When we asked to do the best that we can, we tend to instinctively go to certain thing, gear, resources, processes, that we know will allow that to happen. These are the things where the heart, head and gut all intersect.

A random snap taken while waiting for a job to become something.

For me, one of those things is the Olympus 75mm f1.8.

In a place lenses and cameras feel strained, the 75 empowers, acting as a full frame equivalent to a 150mm f1.8, with (2.8 depth of field), the perfect indoor sports lens.

It might be used on a G9 to allow it to be warm and generous, or an EM1x as my most powerful indoor sports lens, or any other Olympus as a natural, crisp and saturated, but what ever the camera, this lens produces over and over.

Through a sun flared window.

It probably gets my vote as “most likely to be replaced if lost”, “most commented on” (images not physical lens as it is quite ordinary in hand), and “most likely packed as a safety net bit of kit”.

Is it so unique that nothing else could do what it does?

I have other excellent prime and zoom lenses from Olympus, Pana/Leica and Sigma also (the 56 f1.4, I lens I do not own is meant to be sharper!), the Pana 85 f1.8 on my full frame impresses, but this lens is the full package being top tier quality, long and bright, while also being small and affordable.

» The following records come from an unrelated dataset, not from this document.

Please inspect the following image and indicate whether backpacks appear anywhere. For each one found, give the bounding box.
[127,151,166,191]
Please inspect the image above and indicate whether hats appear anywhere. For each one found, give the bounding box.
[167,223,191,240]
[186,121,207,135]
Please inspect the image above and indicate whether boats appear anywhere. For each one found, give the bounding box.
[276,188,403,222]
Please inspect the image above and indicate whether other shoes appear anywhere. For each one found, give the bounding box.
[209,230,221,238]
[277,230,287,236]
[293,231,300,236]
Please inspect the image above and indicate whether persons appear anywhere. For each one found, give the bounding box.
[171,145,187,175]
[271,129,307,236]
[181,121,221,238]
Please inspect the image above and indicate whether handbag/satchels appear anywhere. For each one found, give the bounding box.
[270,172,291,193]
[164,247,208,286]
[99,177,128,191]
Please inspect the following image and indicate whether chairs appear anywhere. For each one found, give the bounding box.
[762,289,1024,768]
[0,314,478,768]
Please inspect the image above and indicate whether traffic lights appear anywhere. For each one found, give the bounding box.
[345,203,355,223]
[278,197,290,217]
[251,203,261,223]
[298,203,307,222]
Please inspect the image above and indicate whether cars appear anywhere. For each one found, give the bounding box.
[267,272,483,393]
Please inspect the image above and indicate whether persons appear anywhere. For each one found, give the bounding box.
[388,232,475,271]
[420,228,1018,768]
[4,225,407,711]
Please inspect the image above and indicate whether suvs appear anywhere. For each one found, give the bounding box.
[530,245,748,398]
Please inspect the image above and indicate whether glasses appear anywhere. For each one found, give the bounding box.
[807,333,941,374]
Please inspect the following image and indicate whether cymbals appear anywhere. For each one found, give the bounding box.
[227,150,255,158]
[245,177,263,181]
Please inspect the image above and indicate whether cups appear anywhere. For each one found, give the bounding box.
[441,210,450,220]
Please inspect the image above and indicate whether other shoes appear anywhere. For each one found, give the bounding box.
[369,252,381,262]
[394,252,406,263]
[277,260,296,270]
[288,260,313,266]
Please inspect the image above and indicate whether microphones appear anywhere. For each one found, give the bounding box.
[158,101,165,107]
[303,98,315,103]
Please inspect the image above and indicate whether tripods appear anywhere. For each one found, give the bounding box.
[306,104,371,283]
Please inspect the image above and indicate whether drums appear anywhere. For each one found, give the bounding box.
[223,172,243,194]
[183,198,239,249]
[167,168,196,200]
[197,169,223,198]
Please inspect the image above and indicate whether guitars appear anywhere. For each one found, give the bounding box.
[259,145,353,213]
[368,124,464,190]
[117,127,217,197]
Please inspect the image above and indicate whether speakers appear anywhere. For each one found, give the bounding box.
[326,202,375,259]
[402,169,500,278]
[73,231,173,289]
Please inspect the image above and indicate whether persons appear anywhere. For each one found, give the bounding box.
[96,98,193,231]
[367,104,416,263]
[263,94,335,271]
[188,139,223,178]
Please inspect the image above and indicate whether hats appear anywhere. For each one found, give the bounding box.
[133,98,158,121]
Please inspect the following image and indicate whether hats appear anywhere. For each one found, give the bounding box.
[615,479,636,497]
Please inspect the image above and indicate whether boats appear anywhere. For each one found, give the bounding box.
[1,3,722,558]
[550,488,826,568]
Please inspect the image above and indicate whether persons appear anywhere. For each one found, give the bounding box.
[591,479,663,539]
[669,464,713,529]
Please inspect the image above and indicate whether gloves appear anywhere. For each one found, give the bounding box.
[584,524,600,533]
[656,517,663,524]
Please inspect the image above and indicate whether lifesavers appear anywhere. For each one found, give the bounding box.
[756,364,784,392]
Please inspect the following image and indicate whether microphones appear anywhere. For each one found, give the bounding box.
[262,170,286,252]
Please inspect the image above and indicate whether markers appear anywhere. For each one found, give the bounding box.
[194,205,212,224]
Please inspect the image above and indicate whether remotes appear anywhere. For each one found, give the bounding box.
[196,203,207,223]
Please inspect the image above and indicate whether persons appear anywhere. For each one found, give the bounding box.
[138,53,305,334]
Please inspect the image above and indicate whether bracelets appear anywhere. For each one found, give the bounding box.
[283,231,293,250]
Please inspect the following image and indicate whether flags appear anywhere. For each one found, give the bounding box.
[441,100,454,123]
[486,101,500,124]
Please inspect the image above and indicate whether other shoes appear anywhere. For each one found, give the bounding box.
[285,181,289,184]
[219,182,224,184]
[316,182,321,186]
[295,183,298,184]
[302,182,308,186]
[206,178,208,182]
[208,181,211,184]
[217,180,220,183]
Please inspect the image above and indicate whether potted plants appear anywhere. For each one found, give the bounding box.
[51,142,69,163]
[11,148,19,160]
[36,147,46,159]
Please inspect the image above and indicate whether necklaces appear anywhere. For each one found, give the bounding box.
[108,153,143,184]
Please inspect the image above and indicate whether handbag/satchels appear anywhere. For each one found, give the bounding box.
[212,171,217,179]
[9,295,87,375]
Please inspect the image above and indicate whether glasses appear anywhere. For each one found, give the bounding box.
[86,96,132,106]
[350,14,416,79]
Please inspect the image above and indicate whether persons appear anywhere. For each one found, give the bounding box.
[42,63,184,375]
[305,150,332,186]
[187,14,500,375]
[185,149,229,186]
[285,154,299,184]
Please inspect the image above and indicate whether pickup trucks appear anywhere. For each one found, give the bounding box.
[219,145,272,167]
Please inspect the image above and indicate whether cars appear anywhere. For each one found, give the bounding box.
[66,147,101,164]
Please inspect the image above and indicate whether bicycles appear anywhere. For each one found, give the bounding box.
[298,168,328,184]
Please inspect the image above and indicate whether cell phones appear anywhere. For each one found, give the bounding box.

I often categorise my lenses as hard (30 1.4) or smooth (300 f4) sharp, modern (15 f1.7) of old fashioned (17 1.8) Bokeh, warm or cool colour tone and high (40-150 f2.8) or low (40-150 kit) contrast, but this lens seems to defy those camps, managing to be all of them at once, a chameleon.

It is not perfect.

On cold days the freezing metal body can fog for ages on a hot camera body, so reliably in fact I always carry a plastic 45 as a backup.

It can have a “flattening” effect on subjects like a lot of longer lenses, which I guess is both good and bad.

It has the tiniest bit of chromatic abberration wide open in extreme circumstances, but it goes away easily.

This was the first shot I noticed it, a little fringing on the name tag.

Even with massive cropping potential and the best reach to speed ratio I have, I sometime swish it was a 100 f2, then I could leave my heavier zooms behind. This was the dream at the paper, to go all primes* with this as the longest, but a 100mm (200mm ff/e), would have been perfect.

So, how would I rank it in my kit of tricks?

At least as high as the 85mm S-prime on a full frame camera as my shallow depth, low light with reach, lens.

*9, 15, 25, 45, 100, covering 18-200 in full frame all f2 or faster.